Cooler Heads Digest

by William Yeatman on January 10, 2008

in Cooler Heads Digest

News Highlights


John Tierney, New York Times, 10 January 2008
Steve Hargreaves, CNNmoney, 9 January 2008
Louise Story, New York Times, 9 January 2008
Ronald Bailey, Reason Online, 8 January 2008
Assembly News Release, 7 January 2008
Mark Beunderman,, 7 January 2008
Jeff Jacoby, Boston Globe, 7 January 2008
Harriet Johnson, Heartland Institute, 3 January 2008
Steve Milloy,, 3 January 2008
News You Can Use
Alarmism Sells Papers
According to the blog Reference Frame, 17 major mainstream media outlets, including the New York Times, USA Today, BBC, and MSNBC, reported, in early 2007, that 2007 would be the warmest on record. In fact, 2007 was the coldest year of our young century.
Inside the Beltway
CEI’s Myron Ebell
The U. S. Fish and Wildlife Service announced on Monday that it would not meet a January 9th court-ordered deadline to decide whether to list the polar bear as a threatened species under the Endangered Species Act. But a decision could be made in the next month or two.
The biggest booster within the Bush Administration to list the polar bear is Secretary of the Interior Dirk Kempthorne, with strong support from Interior's number two, Lynn Scarlett. The obstacle is that bear populations are not threatened and in fact have increased dramatically since 1950, partly or even largely as a result of less hunting.
The basis for listing the bear comes from computer models that predict that global warming will cause widespread melting of the Arctic sea ice in the summer. Polar bears are strong swimmers, but need some sea ice in order to get to their major food source, seals. The general circulation models used were not designed to have predictive capacity and in fact do not have predictive capacity. However, under the peculiar rules of the Endangered Species Act, these models may have to be deferred to as the best scientific evidence available.

—————

* What to do *
A – Answer these questions from the Cooler Heads digest:
(i) How many major mainstream media outlets reported that 2007 would be the warmest year on record?
(ii) What deadline did the U. S. Fish and Wildlife Service say it would not meet?
(iii) Who is named as the biggest booster within the Bush Administration for listing the polar bear?
B – Set down the passage of the Cooler Heads digest starting at "Inside the Beltway" and ending at "of less hunting.", word for word.

* Source records *
—————

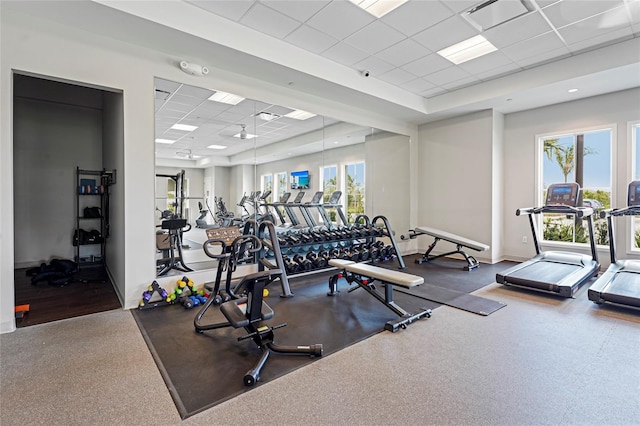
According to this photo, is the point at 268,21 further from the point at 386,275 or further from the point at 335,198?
the point at 335,198

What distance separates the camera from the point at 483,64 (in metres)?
5.02

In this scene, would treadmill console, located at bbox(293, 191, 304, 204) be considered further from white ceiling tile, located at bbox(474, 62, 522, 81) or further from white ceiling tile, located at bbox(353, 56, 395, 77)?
white ceiling tile, located at bbox(474, 62, 522, 81)

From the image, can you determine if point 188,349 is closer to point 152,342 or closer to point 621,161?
point 152,342

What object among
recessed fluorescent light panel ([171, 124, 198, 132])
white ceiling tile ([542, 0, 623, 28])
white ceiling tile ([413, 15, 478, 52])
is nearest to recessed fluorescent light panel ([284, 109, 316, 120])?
recessed fluorescent light panel ([171, 124, 198, 132])

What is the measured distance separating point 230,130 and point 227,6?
8.41 feet

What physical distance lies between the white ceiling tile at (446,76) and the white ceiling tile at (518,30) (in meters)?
0.89

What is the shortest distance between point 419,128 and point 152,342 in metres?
6.88

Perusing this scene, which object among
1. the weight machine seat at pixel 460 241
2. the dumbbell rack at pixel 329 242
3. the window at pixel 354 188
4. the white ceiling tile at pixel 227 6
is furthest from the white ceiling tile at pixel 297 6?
the weight machine seat at pixel 460 241

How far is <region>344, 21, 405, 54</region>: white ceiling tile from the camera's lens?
3.96 meters

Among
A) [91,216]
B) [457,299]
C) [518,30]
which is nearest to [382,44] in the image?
[518,30]

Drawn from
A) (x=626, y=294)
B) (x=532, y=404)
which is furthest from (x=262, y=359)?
(x=626, y=294)

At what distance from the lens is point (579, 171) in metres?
5.78

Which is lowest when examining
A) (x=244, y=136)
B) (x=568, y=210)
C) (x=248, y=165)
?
(x=568, y=210)

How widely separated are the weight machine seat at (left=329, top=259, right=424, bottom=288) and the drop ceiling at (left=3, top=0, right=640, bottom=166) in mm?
2812
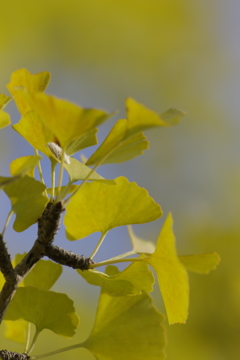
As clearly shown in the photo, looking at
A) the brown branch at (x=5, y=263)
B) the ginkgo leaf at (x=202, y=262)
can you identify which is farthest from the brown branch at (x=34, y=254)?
the ginkgo leaf at (x=202, y=262)

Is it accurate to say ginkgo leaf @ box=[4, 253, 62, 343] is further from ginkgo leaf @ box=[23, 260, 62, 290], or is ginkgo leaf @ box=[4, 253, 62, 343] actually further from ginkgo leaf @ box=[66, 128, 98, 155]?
ginkgo leaf @ box=[66, 128, 98, 155]

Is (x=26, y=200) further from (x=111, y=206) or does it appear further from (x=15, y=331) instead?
(x=15, y=331)

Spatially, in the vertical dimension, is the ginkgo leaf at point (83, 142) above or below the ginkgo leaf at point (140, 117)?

—————

* Solutions to the tasks *
A –
(i) 17
(ii) The January 9th court-ordered deadline to decide whether to list the polar bear as a threatened species under the Endangered Species Act
(iii) Secretary of the Interior Dirk Kempthorne

B –
Inside the Beltway
CEI’s Myron Ebell
The U. S. Fish and Wildlife Service announced on Monday that it would not meet a January 9th court-ordered deadline to decide whether to list the polar bear as a threatened species under the Endangered Species Act. But a decision could be made in the next month or two.
The biggest booster within the Bush Administration to list the polar bear is Secretary of the Interior Dirk Kempthorne, with strong support from Interior's number two, Lynn Scarlett. The obstacle is that bear populations are not threatened and in fact have increased dramatically since 1950, partly or even largely as a result of less hunting.